Control reactions were included consisting of inoculated growth medium without the terpene compounds; for the antimicrobial positive control, chlorhexidine gluconate (0.05%) was used. After 24 h of incubation at 37 °C, the surviving microorganisms were determined by the viable count cells.

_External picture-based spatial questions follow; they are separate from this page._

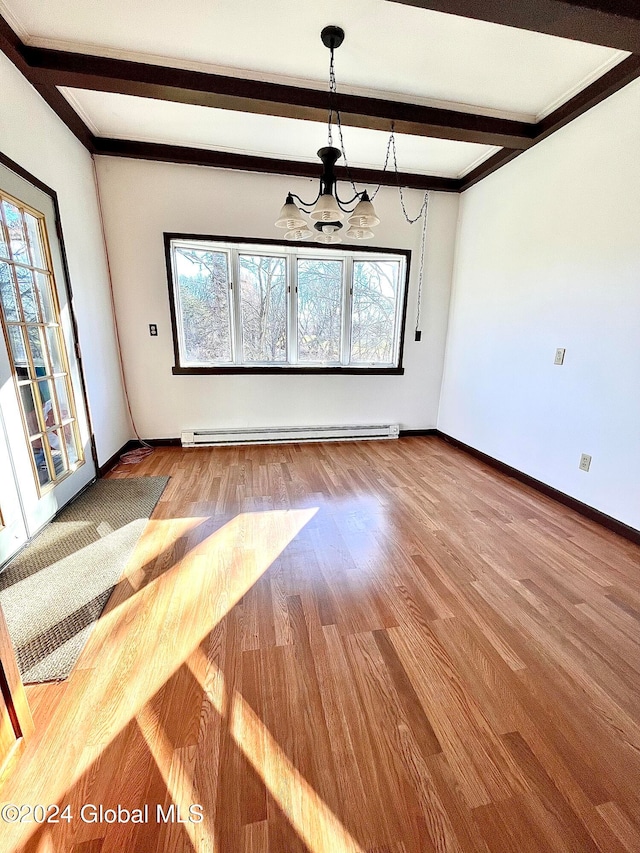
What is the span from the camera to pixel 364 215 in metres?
2.24

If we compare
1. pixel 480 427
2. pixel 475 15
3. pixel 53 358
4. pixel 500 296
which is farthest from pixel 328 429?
pixel 475 15

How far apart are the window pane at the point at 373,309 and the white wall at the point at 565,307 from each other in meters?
0.83

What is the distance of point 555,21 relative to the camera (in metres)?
1.61

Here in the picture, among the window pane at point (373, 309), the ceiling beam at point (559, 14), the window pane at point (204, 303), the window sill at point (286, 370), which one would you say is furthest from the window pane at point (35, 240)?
the window pane at point (373, 309)

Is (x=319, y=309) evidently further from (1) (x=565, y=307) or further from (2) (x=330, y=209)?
(1) (x=565, y=307)

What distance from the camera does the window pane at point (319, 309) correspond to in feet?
12.5

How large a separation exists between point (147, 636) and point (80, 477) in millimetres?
1762

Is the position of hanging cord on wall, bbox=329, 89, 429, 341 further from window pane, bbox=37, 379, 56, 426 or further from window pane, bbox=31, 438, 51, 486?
window pane, bbox=31, 438, 51, 486

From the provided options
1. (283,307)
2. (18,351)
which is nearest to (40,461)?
(18,351)

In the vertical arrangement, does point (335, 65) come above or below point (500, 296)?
above

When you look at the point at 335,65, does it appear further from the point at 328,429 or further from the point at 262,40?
the point at 328,429

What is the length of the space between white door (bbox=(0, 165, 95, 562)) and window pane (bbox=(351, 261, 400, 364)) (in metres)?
2.70

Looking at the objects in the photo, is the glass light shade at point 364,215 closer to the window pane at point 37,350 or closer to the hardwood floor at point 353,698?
the hardwood floor at point 353,698

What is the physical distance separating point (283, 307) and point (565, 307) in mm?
2550
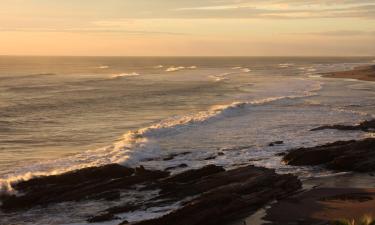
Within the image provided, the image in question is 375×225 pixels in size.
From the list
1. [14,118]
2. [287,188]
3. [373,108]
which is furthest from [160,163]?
[373,108]

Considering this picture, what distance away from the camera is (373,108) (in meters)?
50.2

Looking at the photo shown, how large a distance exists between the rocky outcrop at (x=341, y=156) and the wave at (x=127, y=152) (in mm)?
6979

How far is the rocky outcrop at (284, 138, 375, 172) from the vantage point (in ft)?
81.5

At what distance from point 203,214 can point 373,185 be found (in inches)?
344

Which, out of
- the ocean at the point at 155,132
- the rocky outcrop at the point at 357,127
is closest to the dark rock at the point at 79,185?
the ocean at the point at 155,132

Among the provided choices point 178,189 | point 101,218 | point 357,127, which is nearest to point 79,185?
point 101,218

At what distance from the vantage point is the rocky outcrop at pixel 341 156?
2484 centimetres

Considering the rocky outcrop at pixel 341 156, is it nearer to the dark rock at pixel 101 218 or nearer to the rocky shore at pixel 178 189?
the rocky shore at pixel 178 189

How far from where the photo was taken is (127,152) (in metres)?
29.8

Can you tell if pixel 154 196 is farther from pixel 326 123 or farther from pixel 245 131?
pixel 326 123

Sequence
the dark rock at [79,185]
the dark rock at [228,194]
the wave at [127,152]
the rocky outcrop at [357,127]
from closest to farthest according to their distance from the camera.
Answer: the dark rock at [228,194], the dark rock at [79,185], the wave at [127,152], the rocky outcrop at [357,127]

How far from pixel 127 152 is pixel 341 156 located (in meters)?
11.4

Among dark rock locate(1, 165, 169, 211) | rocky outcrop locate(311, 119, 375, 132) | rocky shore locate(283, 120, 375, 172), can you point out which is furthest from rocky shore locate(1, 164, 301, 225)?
rocky outcrop locate(311, 119, 375, 132)

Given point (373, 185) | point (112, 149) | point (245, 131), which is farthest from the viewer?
point (245, 131)
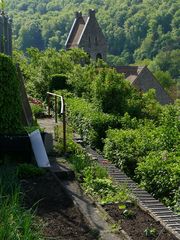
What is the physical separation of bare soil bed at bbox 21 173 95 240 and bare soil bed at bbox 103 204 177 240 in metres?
0.49

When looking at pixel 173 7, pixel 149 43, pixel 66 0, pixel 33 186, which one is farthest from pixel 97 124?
pixel 66 0

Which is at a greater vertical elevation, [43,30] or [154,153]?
[154,153]

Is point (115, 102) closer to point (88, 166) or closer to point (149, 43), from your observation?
point (88, 166)

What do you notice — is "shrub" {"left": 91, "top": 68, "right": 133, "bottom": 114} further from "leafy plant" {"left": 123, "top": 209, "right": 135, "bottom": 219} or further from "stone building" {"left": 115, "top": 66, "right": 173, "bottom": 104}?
"stone building" {"left": 115, "top": 66, "right": 173, "bottom": 104}

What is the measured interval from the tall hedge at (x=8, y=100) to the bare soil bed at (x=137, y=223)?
3.20 metres

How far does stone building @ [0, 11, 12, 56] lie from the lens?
1280 cm

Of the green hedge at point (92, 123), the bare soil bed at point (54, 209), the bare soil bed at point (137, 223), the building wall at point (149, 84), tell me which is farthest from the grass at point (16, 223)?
the building wall at point (149, 84)

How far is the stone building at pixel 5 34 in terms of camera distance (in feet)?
42.0

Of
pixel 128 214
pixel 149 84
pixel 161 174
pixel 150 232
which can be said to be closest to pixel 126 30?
pixel 149 84

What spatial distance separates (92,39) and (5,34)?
4364cm

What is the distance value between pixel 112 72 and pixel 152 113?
1.95 metres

Viable count cells: appropriate 1:10 dilutions in 0.85% sodium chloride were prepared. Each dilution (0.1 mL) was aseptically transferred to nutrient agar and the inoculum was spread with a sterile bacteriological loop. The inoculated plates were incubated for 24–48 h at 37 °C and the colonies were counted. The experiment for each dilution was done in triplicate.

4. Conclusions

α- and β-Amyrin were isolated from commercial crude copal resin and nanche bark, respectively. Three esters 4a–c of α-amyrin (3) were synthesized in good to excellent yields (70–98%). To the best of our knowledge, α-amyrin phenylacetate (4c) is reported for the first time. Regarding biological activity, S. mutans was the most sensitive strain to the effect of the antimicrobial compounds evaluated in this work. α-amyrin phenylacetate showed the greatest bacteriostatic activity on an initial concentration of 103 and 106 cfu/mL of S. mutans. This property makes it a very promising compound for caries prevention.